[Reading text]:
These findings are similar to those from a retrospective analysis of data collected in 2017 from seven cancer programs, three of which were community-based, although direct comparisons of our self-reported survey results with these real-world data analyses have limitations.12 Mason et al reported overall testing rates in advanced non-squamous NSCLC for EGFR, ALK, and ROS1 from 85% to 100%, with rates of 100% across these mutations in the academic setting. The testing rate for ROS1 in the community setting was 85% (p = 0.0015). During the years preceding the Mason et al analysis, rates of testing for EGFR, ALK, and ROS1 were lower (25%–70%).7, 13, 14 The number of mutations tested was lower, the use of large multi-gene panels was limited, and testing costs were likely higher, all which may have limited testing. Our survey addressed testing rates by NSCLC histology, mutations with more recently approved targeted therapy (TRK, RET, MET), plus those with therapy under approval consideration (KRAS, HER2) at the time of survey conduction.

Reported rates of testing for advanced non-squamous NSCLC at diagnosis meet guideline standards. However, such a high rate of guideline adherence seems improbable. The overall reported rate of comprehensive biomarker testing for advanced squamous NSCLC at diagnosis was surprisingly high given that actionable mutations are less frequently identified in this subtype and guidelines for biomarker testing are not as emphatic with squamous as non-squamous disease. This survey identified differences in biomarker testing of squamous NSCLC based on specialization. High rates of testing by general oncologists may indicate their challenges in keeping pace with current recommendations, resulting in an inappropriate blanket testing approach, rather than a selective approach relying on guidelines and recent data within a rapidly evolving landscape.

Second, these survey findings suggest that clinical decision-making for NSCLC is influenced by the range of wait times for biomarker test results as well as by the oncologist's professional and practice characteristics. Since this survey defined waiting time as ordering to receipt of results, delays could occur at any point along the timeline including biopsy (e.g., if additional tissue or blood is needed), pathology send out, actual testing, and analysis. This survey also found that more experienced clinicians (especially those with ≥51% of patients with lung cancer and/or those later in their career) were more likely to defer treatment with non-targeted therapies while waiting for results. When asked about factors that impede but do not necessarily prevent genomic biomarker testing, respondents were more likely to cite their own concerns as “always” or “often” a barrier than their patients’ concerns.

[Supplied information]:
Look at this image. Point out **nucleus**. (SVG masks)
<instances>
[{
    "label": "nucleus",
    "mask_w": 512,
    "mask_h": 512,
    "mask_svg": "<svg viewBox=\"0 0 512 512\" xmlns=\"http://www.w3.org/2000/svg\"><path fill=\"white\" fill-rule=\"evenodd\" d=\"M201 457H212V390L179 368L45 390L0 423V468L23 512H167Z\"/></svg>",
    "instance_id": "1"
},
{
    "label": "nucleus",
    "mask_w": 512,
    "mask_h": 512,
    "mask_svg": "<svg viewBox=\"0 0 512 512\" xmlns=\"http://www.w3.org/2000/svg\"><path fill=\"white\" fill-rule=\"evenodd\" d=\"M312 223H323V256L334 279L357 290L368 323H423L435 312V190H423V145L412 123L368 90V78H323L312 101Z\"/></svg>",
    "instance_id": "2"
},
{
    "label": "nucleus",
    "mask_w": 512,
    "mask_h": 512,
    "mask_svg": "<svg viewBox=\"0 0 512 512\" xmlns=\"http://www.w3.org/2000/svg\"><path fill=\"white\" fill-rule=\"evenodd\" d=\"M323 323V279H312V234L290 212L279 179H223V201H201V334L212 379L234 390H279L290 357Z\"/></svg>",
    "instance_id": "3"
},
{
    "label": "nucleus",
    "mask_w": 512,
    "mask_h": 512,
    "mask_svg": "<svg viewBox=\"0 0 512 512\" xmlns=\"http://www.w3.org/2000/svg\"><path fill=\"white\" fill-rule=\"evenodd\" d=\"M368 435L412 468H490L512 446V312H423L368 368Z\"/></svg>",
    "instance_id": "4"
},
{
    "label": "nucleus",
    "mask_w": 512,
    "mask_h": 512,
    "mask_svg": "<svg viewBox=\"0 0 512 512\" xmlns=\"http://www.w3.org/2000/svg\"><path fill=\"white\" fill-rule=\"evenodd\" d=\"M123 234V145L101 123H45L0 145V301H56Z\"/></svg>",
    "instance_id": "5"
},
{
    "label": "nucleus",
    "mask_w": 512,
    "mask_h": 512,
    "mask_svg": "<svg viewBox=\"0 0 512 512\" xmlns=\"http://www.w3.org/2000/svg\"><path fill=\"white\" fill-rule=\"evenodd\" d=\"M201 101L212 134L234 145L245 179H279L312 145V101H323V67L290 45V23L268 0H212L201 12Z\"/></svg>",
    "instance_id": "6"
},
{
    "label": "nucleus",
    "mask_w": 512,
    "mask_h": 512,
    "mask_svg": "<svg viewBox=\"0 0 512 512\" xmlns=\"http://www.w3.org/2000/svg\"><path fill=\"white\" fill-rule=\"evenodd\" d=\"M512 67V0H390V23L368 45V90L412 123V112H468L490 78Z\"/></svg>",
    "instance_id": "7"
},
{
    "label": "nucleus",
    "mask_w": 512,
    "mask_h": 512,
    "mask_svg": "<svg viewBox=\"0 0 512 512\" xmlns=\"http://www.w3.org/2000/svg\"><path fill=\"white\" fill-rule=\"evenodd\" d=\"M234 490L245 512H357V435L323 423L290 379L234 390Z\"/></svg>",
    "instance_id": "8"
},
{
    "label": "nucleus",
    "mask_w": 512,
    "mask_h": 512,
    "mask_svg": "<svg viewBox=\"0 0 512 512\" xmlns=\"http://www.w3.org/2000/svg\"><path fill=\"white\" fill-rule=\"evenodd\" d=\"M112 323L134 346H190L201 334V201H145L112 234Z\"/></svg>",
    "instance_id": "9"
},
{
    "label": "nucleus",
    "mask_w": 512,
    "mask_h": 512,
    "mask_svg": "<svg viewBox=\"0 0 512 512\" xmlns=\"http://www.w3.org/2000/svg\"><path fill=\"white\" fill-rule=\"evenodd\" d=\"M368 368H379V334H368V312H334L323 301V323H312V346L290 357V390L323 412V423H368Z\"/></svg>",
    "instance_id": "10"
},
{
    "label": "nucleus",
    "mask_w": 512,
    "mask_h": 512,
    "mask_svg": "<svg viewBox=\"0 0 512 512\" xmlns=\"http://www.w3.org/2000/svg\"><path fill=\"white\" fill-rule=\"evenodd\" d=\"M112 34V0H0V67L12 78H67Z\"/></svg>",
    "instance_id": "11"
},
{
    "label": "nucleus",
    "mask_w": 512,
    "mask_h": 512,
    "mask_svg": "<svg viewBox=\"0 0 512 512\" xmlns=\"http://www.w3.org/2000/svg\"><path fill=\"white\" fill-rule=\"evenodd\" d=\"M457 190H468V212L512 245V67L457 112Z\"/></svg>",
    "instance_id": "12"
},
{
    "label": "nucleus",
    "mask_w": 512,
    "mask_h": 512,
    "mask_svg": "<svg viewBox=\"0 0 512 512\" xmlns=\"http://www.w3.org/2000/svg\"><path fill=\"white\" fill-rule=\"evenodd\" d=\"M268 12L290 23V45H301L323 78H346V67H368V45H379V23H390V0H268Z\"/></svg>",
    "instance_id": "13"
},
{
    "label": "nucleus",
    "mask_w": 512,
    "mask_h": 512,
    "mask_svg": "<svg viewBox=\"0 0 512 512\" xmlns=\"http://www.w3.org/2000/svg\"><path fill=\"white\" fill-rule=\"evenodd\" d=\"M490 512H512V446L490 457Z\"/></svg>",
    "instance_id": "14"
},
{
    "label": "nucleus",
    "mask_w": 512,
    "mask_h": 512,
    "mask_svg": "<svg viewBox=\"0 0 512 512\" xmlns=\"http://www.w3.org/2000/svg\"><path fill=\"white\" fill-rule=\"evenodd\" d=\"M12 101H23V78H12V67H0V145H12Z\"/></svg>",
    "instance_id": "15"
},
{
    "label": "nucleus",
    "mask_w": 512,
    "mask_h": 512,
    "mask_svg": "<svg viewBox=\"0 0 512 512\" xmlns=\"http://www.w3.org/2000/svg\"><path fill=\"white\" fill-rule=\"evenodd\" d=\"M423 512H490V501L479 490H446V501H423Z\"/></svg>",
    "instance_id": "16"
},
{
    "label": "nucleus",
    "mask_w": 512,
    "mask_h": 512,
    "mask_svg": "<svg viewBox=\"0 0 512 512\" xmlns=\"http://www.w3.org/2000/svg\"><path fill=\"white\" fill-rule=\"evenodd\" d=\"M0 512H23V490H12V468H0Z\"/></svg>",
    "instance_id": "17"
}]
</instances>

[Work task A]:
Decide whether each statement agrees with the lung cancer testing passage. Answer yes or no for each, and quote the words from the passage that settle it.
(i) In the Mason et al analysis, testing rates for EGFR, ALK, and ROS1 reached 100% in the academic setting.
(ii) The passage finds the reported high rate of guideline adherence believable.
(iii) Respondents named their patients' concerns as a frequent barrier more often than their own concerns.
[Work task B]:
Answer these questions from the lung cancer testing passage:
(i) How many of the seven cancer programs were community-based?
(ii) What was the ROS1 testing rate in the community setting?
(iii) How did the survey define waiting time?
[Work task C]: Carry on the lung cancer testing passage from its last sentence.
The listing has no role in any of this.

[Answer A]:
(i) Yes: "with rates of 100% across these mutations in the academic setting."
(ii) No: "However, such a high rate of guideline adherence seems improbable."
(iii) No: "respondents were more likely to cite their own concerns as “always” or “often” a barrier than their patients’ concerns."

[Answer B]:
(i) Three.
(ii) 85%.
(iii) As the time from ordering to receipt of results.

[Answer C]:
More extensive education about the patient-centered benefit of waiting for biomarker results prior to initiating treatment may be warranted. NCCN guidelines advocate that clinicians should obtain molecular test results for actionable biomarkers prior to administering first-line therapy, when feasible.4 Metastatic NSCLC is variably responsive to treatment based on the oncogenic driver. For example, a patient with metastatic NSCLC with PD-L1 expression levels ≥1% and a targetable driver oncogene is more appropriately treated with first-line oncogene-driven therapy rather than immunotherapy-based treatment. Targeted therapies are better tolerated and yield higher response rates than immunotherapy-based regimens.15-17 Moreover, targeted therapy after immunotherapy has been associated with increased treatment-related toxicities.18, 19 Patients may also be ineligible for first-line targeted treatment trials if chemotherapy has already been initiated.

The use of clinical pathways is associated with guideline-adherent biomarker testing and targeted therapy for NSCLC in both academic and community practice settings.12 While nearly all survey respondents reported following one or more guidelines for treatment selection, fewer than 60% from either academic or community practices indicated that the use of clinical guidelines or pathways was a part of their practice's strategy to increase biomarker testing for NSCLC. This is paradoxical and speaks to the need to target interventions to clinicians in community practices, oncologists who treat fewer patients with lung cancer, and early career providers to convey the importance of guideline adherence and the value of waiting for biomarker results before initiating treatment.

Finally, strategies should be employed to decrease time to receipt of results. This could include coordinated efforts between pathologists and tissue procurers to standardize processes, such as reflexive testing.20 Companies providing biomarker testing should recognize that test turnaround time influences treatment initiation decisions. All efforts to achieve the desired 1- to 2-week turnaround interval should be implemented.

We acknowledge that generalizability of these survey findings is limited by the low response rate and respondent selection bias. Nearly all responses (95%) were received via outreach through ASCO channels, which included ASCO volunteer committees. The proportion of lung specialists responding to the survey (49%) was higher than the proportion included in the original survey sample (25%), likely due to specialists’ interest in the topic. Most respondents reported access to molecular tumor boards and molecular pathology resources, suggesting knowledge of or access to resources regarding biomarker testing that does not reflect the experience of all U.S. oncologists. Additionally, this analysis is based on self-report, which is susceptible to recall bias and overestimation of guideline compliance. The level of biomarker testing may be much higher than true practice. Despite these limitations, this analysis adds valuable data to the literature. Our findings suggest that certain subsets of oncologists who treat advanced NSCLC—such as community and early career physicians—should be targeted for educational intervention regarding the appropriate selection and timing of therapies for patients awaiting biomarker test results.

The taskforce is also conducting an analysis of electronic health record-based data (from ASCO’s CancerLinQ Discovery dataset) to determine biomarker testing patterns among a cohort of patients with advanced NSCLC. That analysis will allow for qualitative comparison between real-world evidence and the self-reported data collected in this survey.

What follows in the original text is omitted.